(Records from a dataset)
============================================================

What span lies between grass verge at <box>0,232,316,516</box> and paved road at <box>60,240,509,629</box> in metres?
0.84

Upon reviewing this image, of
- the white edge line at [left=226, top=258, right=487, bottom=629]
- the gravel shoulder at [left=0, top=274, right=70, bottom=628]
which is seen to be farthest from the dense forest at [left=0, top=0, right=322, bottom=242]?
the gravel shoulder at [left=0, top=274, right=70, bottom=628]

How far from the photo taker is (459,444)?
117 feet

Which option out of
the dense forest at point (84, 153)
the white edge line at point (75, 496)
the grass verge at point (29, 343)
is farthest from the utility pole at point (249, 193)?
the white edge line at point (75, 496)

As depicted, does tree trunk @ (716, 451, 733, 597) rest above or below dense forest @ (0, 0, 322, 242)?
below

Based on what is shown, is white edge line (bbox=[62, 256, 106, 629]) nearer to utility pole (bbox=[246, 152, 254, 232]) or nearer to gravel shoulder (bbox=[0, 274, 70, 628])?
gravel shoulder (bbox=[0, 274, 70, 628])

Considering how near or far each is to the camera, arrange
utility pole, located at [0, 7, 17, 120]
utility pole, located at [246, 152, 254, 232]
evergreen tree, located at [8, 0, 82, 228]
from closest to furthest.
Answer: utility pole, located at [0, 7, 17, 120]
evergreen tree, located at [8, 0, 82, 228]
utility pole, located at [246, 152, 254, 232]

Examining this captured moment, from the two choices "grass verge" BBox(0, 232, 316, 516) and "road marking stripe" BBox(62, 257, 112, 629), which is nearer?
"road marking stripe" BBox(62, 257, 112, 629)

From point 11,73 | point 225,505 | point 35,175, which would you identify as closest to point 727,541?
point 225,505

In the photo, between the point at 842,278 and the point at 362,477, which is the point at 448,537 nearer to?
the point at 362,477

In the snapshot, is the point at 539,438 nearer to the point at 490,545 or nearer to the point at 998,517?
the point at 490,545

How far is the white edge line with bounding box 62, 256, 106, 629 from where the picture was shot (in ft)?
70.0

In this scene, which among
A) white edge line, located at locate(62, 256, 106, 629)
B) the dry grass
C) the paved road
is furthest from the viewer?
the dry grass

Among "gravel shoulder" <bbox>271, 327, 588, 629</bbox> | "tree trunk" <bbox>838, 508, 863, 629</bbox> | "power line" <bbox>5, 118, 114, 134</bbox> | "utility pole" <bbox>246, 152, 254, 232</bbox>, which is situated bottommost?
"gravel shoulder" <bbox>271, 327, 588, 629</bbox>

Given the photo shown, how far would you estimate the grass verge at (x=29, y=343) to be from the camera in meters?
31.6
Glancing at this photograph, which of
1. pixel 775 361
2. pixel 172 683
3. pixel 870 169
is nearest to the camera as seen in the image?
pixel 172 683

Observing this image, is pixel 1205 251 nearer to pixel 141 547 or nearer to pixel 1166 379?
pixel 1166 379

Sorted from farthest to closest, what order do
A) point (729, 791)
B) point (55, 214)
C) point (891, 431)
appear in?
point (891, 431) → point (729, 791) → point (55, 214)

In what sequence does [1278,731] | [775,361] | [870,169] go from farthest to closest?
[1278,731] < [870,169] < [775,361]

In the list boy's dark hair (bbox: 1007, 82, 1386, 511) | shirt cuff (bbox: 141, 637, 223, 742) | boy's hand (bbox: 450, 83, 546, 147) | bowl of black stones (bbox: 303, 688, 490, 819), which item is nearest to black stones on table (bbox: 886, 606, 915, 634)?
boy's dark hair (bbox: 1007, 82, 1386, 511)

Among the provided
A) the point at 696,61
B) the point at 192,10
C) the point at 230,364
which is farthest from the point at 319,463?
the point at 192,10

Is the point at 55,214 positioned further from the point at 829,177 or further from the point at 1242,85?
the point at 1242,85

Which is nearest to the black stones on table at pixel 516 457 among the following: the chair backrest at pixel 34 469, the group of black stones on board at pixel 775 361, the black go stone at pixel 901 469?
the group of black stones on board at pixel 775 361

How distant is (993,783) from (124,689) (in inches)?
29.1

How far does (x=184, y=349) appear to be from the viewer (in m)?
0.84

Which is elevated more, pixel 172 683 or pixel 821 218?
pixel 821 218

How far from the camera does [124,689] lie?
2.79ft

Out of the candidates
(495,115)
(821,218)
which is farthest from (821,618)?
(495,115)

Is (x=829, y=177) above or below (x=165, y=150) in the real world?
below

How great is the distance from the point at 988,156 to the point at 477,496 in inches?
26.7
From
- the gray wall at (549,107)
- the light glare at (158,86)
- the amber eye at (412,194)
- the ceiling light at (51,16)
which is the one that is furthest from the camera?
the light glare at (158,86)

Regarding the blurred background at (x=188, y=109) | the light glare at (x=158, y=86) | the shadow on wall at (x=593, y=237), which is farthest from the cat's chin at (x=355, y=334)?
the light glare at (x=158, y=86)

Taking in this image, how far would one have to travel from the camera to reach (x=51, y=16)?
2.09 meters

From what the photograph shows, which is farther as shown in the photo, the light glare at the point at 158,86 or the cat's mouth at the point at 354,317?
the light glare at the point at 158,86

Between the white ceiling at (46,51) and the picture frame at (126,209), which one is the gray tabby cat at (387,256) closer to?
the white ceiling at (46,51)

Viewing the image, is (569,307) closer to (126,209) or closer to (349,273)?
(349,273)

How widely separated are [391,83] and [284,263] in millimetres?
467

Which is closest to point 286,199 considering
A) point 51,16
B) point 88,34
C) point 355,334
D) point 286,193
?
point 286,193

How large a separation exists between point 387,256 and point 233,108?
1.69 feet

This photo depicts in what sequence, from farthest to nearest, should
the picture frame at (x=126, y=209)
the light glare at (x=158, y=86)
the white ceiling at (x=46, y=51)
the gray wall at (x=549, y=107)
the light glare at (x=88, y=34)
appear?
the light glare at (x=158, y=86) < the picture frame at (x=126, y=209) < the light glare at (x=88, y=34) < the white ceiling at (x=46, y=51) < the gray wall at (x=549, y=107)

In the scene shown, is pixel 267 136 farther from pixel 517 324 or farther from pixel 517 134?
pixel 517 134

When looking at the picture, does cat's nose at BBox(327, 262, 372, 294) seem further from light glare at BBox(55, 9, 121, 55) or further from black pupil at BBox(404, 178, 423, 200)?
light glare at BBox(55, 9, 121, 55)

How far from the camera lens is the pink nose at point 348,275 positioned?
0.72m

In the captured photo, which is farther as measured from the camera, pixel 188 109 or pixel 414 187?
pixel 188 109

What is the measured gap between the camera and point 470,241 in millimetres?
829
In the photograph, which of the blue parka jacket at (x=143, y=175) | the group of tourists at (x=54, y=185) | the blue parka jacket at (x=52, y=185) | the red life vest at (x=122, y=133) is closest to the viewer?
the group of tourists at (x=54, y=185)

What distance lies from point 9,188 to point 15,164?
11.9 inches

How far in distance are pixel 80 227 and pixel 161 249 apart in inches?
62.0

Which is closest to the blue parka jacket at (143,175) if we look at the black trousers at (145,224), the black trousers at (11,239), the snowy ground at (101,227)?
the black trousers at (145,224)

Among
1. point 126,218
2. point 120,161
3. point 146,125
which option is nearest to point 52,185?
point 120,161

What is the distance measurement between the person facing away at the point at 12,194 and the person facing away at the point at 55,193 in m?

============================================================

Copy the rows above word for word, from the line containing "In the captured" through the end of the rows.

**Full answer:**
In the captured photo, which is farther as measured from the camera, pixel 188 109 or pixel 414 187?
pixel 188 109

What is the measured gap between the camera and point 470,241 in millimetres?
829
In the photograph, which of the blue parka jacket at (x=143, y=175) | the group of tourists at (x=54, y=185) | the blue parka jacket at (x=52, y=185) | the red life vest at (x=122, y=133) is closest to the viewer?
the group of tourists at (x=54, y=185)

What distance lies from point 9,188 to point 15,164?
11.9 inches

How far in distance are pixel 80 227 and pixel 161 249 apart in inches?
62.0

Which is closest to the blue parka jacket at (143,175) if we look at the black trousers at (145,224), the black trousers at (11,239), the snowy ground at (101,227)?
the black trousers at (145,224)

Among
1. point 126,218
2. point 120,161
3. point 146,125
which option is nearest to point 52,185?
point 120,161

What is the distance measurement between the person facing away at the point at 12,194 and the person facing away at the point at 55,193 in m?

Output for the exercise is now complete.